Pro-choice groups will argue that by attempting to restrict legal access to abortion the Church is infringing on the liberty of others by imposing its teachings on all Americans, whether they agree with the Church’s position or abortion or not. It is argued that part of religious liberty, in the American tradition, includes freedom from religion. The imposition of a teaching of the Church on all of society is a violation of the religious liberty of non-Catholics, especially those secular citizens who do not affiliate with any religious tradition. On the other hand, the Church argues that part of the State’s responsibility to seek the common good is a duty to protect the innocent from injustice and the denial of their basic rights. Abortion is the denial of the right to life, which is about as basic as you can get when it comes to a State’s responsibility to protect the common good.

The other “hot button” issue is LGBTQ rights and same sex marriage. Traditionally, the Catholic Church has placed same-sex sexual activity in the same category as other moral failings related to sex; such as fornication, adultery and similar sexual behavior outside of the context of marriage. These moral behaviors and the extent to which their prohibition was enforced tended to reflect the cultural attitudes and practices of the communities towards same-sex relationships at a particular point in time. Some communities acknowledged such behavior as outside of the norm and unacceptable with informal social sanctions like social pressure against such behavior. Other communities took a more active stance against such behavior and imposed strict sanctions against such behavior.

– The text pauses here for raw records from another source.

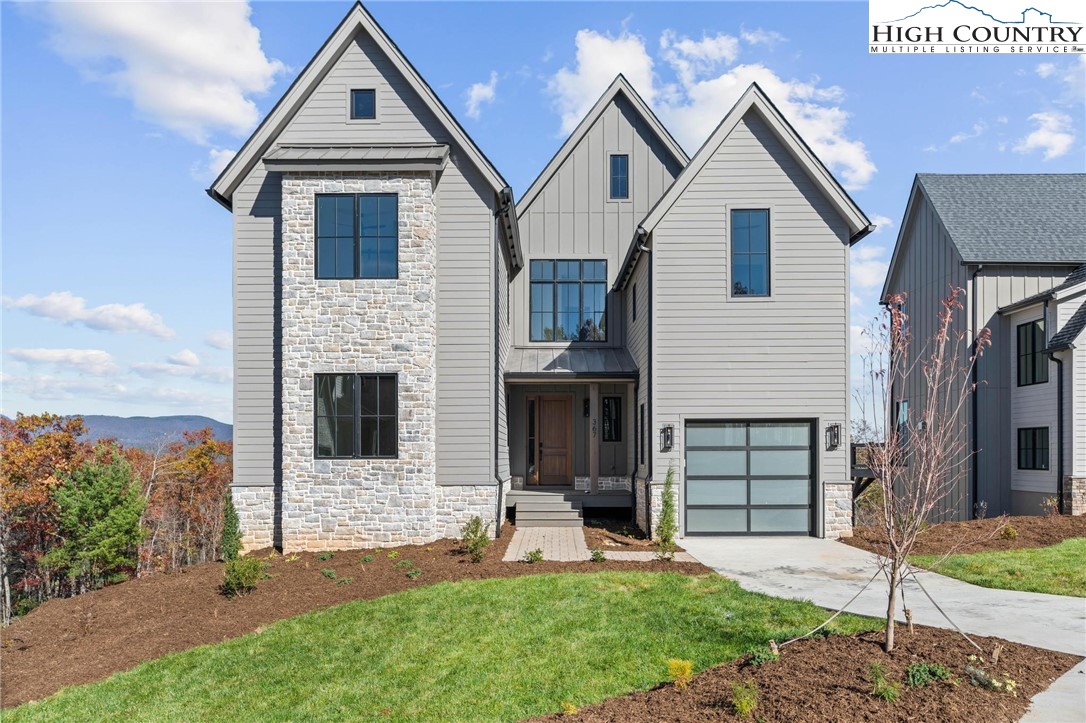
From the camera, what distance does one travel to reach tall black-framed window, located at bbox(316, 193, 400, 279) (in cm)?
1320

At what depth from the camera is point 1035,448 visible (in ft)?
55.4

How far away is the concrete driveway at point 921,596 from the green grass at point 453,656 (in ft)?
3.30

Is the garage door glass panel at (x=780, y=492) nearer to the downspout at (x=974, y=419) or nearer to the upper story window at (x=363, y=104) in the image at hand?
the downspout at (x=974, y=419)

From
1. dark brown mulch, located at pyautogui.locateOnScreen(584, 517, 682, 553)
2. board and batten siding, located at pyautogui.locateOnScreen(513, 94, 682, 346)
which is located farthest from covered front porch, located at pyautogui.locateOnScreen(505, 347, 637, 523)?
board and batten siding, located at pyautogui.locateOnScreen(513, 94, 682, 346)

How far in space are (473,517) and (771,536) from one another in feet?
19.1

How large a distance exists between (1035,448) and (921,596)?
35.2ft

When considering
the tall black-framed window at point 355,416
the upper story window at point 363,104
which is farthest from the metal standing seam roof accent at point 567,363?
Result: the upper story window at point 363,104

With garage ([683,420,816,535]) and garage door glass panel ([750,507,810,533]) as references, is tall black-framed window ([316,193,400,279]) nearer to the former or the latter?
garage ([683,420,816,535])

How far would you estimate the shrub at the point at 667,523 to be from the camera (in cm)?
1188

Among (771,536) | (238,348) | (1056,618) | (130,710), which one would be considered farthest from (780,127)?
(130,710)

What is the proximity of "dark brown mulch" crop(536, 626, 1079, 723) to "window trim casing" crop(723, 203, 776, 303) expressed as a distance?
805 centimetres

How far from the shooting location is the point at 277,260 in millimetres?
13703

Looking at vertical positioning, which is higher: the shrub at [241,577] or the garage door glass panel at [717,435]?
the garage door glass panel at [717,435]

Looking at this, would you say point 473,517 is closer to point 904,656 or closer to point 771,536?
point 771,536
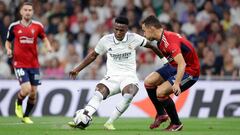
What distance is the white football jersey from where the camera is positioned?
16688mm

The key element in the current controversy is the quest by some persons for recognition of same-sex relationships as a legitimate form of marriage. This transforms same-sex relationships from being seen by society as deviant and unacceptable and views them as one legitimate marriage option among others. This conflicts with the Church’s understanding of marriage which views it as a covenant between and man and a woman for the good of the spouses, as well as the propagation and rearing of children. When marriage is between two baptized people it is raised to the status of a sacrament. Same-sex relationships inherently preclude the propagation of children, as the relationship is not between a man and woman. On the other hand, from the government perspective, several Supreme Court decisions have accepted same-sex relationships as legitimate forms of marriage in the United States.

The religious liberty issues come into play when churches are expected to act as agents of the State by performing marriage ceremonies, which is a common practice. Will ministers and priests get into trouble with the law if they refuse to perform a same-sex wedding because it is in violation of their religious beliefs? Is the State violating the religious liberty of Christian Churches by expecting them to perform wedding ceremonies contrary to their understanding of marriage?

On the other hand, are Churches violating the rights of same-sex couples by excluding them from church based wedding ceremonies when the legal system of a nation identifies them as having the legal right to enter marriage with one another? Again, we are faced with the question of where does the “common good” lie?

The Church is faced with the additional challenge of separating the sin from the sinner. It cannot simply condemn the LGBTQ community or person, even if it rejects the related behavior. It has a pastoral, spiritual and moral responsibility to everyone, including the LGBTQ community.

The point I am trying to make is that religious liberty is a very important issue today and has been important in the life of the Church almost from the beginning. It is also a very complex issue where both the Church and the State are called to walk a narrow tightrope that carefully respects the separation of Church and State, as well as the rights and responsibilities of each.